Het goede nieuws is dat Vielsalm een camping heeft. We worden echter een beetje moedeloos als we horen dat het de camping is die we aan de andere kant van het dorp zijn gepasseerd. Er is ook een Bed & Breakfast, maar die vinden we op dat moment te prijzig. Er wordt gebeld naar een van de vaste gasten die de honneurs waarneemt. We lopen weer door de regen terug naar de camping. De caravan van de waarnemer is leeg, de deur staat open en de honden blaffen.

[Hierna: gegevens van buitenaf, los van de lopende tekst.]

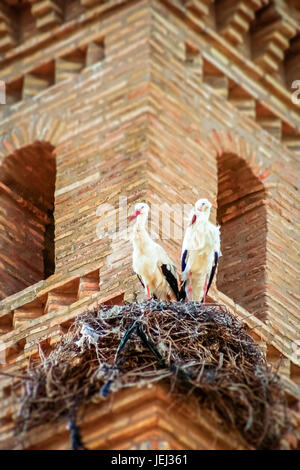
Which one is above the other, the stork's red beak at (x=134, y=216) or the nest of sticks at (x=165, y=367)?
the stork's red beak at (x=134, y=216)

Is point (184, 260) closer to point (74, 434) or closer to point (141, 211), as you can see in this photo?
point (141, 211)

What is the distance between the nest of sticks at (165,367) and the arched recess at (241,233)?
2889mm

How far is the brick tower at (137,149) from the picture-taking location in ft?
63.8

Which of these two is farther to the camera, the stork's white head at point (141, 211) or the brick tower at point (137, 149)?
the brick tower at point (137, 149)

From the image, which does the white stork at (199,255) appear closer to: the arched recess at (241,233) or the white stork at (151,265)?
the white stork at (151,265)

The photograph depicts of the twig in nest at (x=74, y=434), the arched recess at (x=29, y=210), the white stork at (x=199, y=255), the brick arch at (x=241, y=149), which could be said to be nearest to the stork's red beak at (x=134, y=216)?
the white stork at (x=199, y=255)

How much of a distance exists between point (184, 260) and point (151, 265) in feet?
1.28

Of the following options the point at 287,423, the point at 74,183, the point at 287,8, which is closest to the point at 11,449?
the point at 287,423

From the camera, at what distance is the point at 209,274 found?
18500 mm

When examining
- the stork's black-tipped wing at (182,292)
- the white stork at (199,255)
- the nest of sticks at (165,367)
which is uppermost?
the white stork at (199,255)

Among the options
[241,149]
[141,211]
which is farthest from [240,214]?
[141,211]

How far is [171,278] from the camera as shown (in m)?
18.4

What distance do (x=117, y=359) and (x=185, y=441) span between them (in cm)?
97
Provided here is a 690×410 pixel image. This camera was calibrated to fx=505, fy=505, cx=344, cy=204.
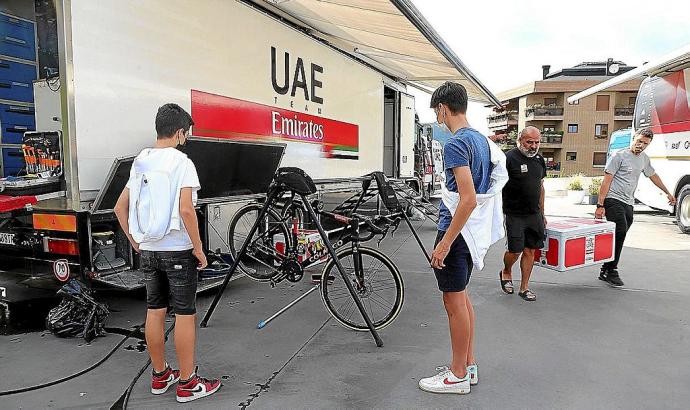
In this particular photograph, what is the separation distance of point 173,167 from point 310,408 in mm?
1544

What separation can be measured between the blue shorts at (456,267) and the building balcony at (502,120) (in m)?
53.8

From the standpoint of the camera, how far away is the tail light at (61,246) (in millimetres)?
3840

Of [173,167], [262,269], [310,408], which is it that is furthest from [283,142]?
[310,408]

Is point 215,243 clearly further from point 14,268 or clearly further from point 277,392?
point 277,392

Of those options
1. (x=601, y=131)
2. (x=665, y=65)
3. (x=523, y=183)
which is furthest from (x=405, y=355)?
(x=601, y=131)

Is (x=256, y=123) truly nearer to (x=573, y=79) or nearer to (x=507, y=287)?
(x=507, y=287)

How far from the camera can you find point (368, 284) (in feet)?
13.3

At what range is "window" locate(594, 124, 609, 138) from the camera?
45.2 meters

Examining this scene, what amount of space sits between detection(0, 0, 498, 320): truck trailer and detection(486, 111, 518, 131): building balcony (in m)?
50.3

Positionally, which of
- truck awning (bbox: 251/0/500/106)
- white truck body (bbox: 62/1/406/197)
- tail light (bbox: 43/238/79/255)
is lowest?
tail light (bbox: 43/238/79/255)

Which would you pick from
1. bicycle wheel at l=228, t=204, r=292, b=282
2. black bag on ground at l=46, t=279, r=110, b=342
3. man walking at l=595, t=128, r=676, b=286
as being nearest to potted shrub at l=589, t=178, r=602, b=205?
man walking at l=595, t=128, r=676, b=286

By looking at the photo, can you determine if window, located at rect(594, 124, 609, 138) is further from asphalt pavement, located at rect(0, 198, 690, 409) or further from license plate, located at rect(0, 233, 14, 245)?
license plate, located at rect(0, 233, 14, 245)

We schuilen een tijdje in een sanitairgebouwtje, maar als we het koud beginnen te krijgen besluiten we de tent op een vlak stuk gras neer te zetten. De camping zit vol met louche figuren die er blijkbaar permanent wonen. Maar degene die we aanspreken zijn toch wel vriendelijk en behulpzaam.
Nadat de tent is neergezet en we hem toch enigszins droog hebben kunnen inrichten lopen we eerst weer terug naar het dorp Vielsalm, omdat we onderweg een Pizzeria gezien hebben. In de Pizzeria is het lekker warm en we blijven er de hele avond zitten. De jassen en poncho's hangen naast ons te drogen. Het personeel zegt er niets van. Op een gegeven moment worden er druk naar ons gezwaaid. Wat moet die vrouw toch van mij? Ik ken hier toch niemand. Ze maakt een trippelbeweging met de vingers en opeens herken ik de twee als de Vliegende Hollanders die ons in Spa voorbij stoven. We raken geanimeerd aan de praat en wisselen de ervaringen van vandaag uit. Ze hebben de etappe van Stavelot naar Vielsalm in 3½ uur gelopen. Dat verbaast ons niets. In de regen lopen we weer naar de camping en kruipen snel onder de wol.